Are we taking bets on for how much longer the buffoon in number 10 will carry on pretending things are going well, that we are getting back to normal - and when he will suddenly decide to "follow the science", listen to the experts and restore sensible safety measures to being mandatory instead of advisory?


  1. I'm going to a funeral tomorrow of a man who was in his 80s. I shall definitely wear my mask in church. There will be a lot of people there who will be strangers, and nobody from my 'regular' group of people. And I will not hug or shake hands. Which will be hard, but I think it is necessary.
    I'm fed up with no 10 telling us they do not need to implement their 'Plan B' yet. I keep humming Blowin in The Wind to myself [and how many deaths will it take till they n=know that to many people have died?]

    1. The govt has cleverly shifted the onus onto the public to do the right thing instead of making simple measures mandatory. That way they can blame the public for things going the wrong way. It's sad that it seems that too many people work on the old "I'm alright Jack" principle but hardly surprising.

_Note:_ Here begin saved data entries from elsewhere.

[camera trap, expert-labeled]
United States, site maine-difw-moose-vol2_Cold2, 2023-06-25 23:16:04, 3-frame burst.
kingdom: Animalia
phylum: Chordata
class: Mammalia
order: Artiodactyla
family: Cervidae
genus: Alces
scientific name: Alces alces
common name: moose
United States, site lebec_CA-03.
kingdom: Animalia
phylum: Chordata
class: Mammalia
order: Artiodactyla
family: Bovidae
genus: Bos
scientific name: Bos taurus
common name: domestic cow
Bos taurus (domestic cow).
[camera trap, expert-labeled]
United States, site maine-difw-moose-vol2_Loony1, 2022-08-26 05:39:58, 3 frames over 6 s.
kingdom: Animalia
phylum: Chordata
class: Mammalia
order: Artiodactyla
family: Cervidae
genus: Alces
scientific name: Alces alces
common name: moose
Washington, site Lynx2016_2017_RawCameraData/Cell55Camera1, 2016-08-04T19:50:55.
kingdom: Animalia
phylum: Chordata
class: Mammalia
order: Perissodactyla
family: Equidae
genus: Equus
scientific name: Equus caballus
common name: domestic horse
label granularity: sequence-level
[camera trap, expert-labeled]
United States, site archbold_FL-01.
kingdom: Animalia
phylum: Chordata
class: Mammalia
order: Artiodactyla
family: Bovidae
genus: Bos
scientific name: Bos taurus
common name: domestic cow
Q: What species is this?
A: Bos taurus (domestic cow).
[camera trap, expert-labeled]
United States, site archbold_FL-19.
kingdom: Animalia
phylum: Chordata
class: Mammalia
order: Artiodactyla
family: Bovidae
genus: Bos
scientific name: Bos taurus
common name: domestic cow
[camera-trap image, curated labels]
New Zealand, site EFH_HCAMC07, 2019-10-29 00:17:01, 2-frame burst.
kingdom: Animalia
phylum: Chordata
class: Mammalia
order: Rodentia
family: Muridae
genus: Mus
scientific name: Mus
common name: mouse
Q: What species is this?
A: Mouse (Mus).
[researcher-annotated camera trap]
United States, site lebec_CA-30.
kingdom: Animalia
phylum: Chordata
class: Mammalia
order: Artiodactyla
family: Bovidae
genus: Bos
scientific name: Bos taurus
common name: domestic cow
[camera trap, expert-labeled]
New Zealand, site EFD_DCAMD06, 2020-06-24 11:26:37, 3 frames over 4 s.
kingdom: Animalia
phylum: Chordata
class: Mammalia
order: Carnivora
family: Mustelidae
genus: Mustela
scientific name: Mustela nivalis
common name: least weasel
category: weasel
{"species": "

  2. Likewise. I'm someone who is immunosuppressed, I know that my double vaccination and indeed my booster jab when, I get it, probably give me no useful protection. I am reliant on other people being careful which means I am still isolating because of the lack of mask wearing. The toll on lives, families and NHS staff is appalling.

    1. Kirsten, see my reply to Angela above. The basic safety measures have been accepted in France and are working so they could work here. Sadly I think the govt has dug itself into a hole where it will take many, many more deaths before there will be another u-turn and you can bet Boris will find a way to blame it on others and/or distract from it somehow. (The way the pandemic has been blamed for and distracts from the impact so far of Brexit.) Now that those that don't care much about their fellow citizens have had a taste of their "normal" it will be harder to enforce any measures. Making a promise to remove all restrictions on 19th July come what may has to be one of Boris's most reckless mistakes. Not doing anything about it for so long is even more reckless.